What you have to do. Run through the records and, wherever a line holds the word "taxminan", return that line.
Exercise materials START
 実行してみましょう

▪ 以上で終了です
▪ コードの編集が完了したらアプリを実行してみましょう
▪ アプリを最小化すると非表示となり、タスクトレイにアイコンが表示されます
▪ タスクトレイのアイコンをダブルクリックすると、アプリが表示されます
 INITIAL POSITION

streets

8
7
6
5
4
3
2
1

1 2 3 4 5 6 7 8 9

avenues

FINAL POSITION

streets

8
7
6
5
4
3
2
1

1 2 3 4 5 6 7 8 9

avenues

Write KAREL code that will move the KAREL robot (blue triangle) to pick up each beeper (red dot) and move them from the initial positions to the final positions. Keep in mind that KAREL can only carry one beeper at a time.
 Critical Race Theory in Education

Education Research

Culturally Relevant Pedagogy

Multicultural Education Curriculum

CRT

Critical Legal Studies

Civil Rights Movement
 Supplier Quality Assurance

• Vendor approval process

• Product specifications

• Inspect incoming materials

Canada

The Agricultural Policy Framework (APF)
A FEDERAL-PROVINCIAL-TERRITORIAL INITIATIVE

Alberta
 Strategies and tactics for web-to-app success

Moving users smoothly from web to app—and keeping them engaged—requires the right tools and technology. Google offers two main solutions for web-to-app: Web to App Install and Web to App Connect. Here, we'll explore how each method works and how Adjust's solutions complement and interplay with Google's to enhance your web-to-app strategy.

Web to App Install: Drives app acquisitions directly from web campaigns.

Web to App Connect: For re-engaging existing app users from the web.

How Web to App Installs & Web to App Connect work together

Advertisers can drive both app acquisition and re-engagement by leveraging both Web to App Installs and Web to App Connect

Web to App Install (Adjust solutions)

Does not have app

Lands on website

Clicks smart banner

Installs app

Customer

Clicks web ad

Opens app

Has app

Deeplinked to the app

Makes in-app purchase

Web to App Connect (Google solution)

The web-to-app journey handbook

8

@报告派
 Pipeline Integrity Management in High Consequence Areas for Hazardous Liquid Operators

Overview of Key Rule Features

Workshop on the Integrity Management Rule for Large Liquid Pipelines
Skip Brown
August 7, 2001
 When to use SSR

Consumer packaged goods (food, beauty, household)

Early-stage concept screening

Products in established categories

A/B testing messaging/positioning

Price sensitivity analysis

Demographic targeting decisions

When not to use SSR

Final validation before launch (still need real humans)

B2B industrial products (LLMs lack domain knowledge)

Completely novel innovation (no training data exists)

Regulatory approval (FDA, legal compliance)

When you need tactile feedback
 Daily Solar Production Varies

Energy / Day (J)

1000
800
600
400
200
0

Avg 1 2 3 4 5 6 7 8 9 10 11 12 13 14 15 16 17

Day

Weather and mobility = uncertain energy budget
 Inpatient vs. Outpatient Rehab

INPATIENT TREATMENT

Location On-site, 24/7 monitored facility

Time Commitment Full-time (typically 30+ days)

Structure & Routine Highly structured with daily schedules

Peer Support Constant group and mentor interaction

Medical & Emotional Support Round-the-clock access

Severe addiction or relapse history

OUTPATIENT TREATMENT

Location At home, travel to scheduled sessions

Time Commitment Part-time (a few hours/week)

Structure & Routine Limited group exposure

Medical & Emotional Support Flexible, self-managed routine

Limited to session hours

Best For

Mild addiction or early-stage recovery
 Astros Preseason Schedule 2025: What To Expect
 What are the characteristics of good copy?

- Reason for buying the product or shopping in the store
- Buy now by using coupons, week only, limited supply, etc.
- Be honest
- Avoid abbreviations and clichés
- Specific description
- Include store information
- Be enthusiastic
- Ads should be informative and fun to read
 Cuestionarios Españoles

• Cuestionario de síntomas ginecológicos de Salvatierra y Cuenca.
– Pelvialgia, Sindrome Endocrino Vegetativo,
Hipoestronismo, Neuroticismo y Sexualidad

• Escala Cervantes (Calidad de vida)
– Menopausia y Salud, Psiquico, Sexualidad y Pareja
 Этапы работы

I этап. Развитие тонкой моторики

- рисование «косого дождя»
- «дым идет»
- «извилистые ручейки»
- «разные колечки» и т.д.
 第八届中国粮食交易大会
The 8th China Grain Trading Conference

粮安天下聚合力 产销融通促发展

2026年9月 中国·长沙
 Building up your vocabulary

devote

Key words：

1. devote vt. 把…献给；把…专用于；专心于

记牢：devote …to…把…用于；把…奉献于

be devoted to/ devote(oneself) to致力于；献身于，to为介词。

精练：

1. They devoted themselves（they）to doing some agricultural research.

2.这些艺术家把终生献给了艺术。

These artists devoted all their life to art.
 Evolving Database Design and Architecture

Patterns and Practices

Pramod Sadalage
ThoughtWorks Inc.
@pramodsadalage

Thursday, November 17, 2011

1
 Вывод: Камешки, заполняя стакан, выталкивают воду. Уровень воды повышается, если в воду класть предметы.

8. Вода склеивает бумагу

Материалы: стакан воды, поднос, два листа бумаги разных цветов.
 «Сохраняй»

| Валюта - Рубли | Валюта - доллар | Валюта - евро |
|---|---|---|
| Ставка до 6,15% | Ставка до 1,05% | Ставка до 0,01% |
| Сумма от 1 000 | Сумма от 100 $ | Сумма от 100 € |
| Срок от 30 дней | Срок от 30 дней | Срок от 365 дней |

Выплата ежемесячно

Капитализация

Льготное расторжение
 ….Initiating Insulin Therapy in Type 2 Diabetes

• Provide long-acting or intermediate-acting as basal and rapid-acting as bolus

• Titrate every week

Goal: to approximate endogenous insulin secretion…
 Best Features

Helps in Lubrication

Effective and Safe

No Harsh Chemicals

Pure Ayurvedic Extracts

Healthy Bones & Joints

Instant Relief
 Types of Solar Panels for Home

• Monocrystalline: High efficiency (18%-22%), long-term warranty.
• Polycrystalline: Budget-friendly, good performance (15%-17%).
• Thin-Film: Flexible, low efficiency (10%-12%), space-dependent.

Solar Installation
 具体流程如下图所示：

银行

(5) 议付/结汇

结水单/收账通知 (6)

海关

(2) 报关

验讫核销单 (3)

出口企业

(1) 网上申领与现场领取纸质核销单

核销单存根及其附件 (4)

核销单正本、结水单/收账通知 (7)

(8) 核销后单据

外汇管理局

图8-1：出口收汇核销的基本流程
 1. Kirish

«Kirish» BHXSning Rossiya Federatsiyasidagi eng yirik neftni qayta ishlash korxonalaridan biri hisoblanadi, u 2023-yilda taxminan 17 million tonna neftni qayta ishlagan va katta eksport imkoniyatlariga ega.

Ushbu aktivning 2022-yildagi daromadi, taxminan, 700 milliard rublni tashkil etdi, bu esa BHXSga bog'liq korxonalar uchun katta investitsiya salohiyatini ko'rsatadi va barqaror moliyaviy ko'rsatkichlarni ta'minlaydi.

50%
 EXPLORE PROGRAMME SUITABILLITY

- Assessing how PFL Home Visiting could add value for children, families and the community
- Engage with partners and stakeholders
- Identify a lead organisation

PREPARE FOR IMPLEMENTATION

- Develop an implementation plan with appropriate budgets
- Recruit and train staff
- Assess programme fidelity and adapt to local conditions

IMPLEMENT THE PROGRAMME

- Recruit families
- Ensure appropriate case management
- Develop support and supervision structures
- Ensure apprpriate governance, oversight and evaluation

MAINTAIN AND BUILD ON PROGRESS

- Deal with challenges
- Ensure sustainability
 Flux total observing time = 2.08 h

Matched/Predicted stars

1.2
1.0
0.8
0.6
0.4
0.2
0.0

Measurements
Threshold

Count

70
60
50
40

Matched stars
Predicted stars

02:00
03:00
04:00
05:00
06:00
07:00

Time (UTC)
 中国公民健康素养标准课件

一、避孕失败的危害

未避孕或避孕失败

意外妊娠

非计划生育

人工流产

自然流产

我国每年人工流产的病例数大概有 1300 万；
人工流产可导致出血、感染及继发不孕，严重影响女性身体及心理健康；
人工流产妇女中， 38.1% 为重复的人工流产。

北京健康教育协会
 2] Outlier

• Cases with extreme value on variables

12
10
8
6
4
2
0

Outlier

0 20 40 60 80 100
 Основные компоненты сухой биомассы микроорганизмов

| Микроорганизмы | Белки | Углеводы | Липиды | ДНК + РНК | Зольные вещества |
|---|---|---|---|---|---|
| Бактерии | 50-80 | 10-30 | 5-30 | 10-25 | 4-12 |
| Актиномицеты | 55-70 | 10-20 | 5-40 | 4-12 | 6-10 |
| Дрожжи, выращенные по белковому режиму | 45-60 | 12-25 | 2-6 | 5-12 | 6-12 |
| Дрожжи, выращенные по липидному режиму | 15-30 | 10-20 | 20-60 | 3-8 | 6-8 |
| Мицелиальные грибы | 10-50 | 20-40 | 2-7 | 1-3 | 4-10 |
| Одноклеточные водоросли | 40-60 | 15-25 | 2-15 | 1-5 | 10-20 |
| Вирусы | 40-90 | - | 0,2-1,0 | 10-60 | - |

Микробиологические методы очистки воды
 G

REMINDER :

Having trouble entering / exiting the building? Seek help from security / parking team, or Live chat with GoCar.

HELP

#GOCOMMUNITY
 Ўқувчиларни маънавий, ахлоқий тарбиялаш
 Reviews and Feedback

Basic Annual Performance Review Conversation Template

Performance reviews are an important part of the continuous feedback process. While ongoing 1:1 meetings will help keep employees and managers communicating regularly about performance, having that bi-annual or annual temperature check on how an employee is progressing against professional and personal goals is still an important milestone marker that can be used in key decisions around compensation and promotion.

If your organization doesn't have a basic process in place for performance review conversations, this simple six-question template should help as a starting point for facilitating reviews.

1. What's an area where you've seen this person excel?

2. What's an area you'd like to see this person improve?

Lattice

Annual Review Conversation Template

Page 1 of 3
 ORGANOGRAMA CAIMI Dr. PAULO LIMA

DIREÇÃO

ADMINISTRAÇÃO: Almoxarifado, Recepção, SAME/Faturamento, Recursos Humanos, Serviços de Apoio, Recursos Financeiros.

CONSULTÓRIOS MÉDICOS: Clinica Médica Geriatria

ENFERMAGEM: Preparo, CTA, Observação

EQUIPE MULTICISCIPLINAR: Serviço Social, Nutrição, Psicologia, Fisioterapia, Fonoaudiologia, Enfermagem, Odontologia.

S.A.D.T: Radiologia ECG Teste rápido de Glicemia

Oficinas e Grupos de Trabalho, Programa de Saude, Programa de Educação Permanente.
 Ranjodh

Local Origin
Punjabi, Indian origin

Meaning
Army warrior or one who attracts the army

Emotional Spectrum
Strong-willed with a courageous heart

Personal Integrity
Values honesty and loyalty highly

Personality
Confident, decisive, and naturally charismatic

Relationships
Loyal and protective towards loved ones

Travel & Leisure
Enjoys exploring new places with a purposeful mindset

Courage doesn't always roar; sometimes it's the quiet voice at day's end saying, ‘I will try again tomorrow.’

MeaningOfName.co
Exercise materials END
Response.
«Kirish» BHXSning Rossiya Federatsiyasidagi eng yirik neftni qayta ishlash korxonalaridan biri hisoblanadi, u 2023-yilda taxminan 17 million tonna neftni qayta ishlagan va katta eksport imkoniyatlariga ega.
Ushbu aktivning 2022-yildagi daromadi, taxminan, 700 milliard rublni tashkil etdi, bu esa BHXSga bog'liq korxonalar uchun katta investitsiya salohiyatini ko'rsatadi va barqaror moliyaviy ko'rsatkichlarni ta'minlaydi.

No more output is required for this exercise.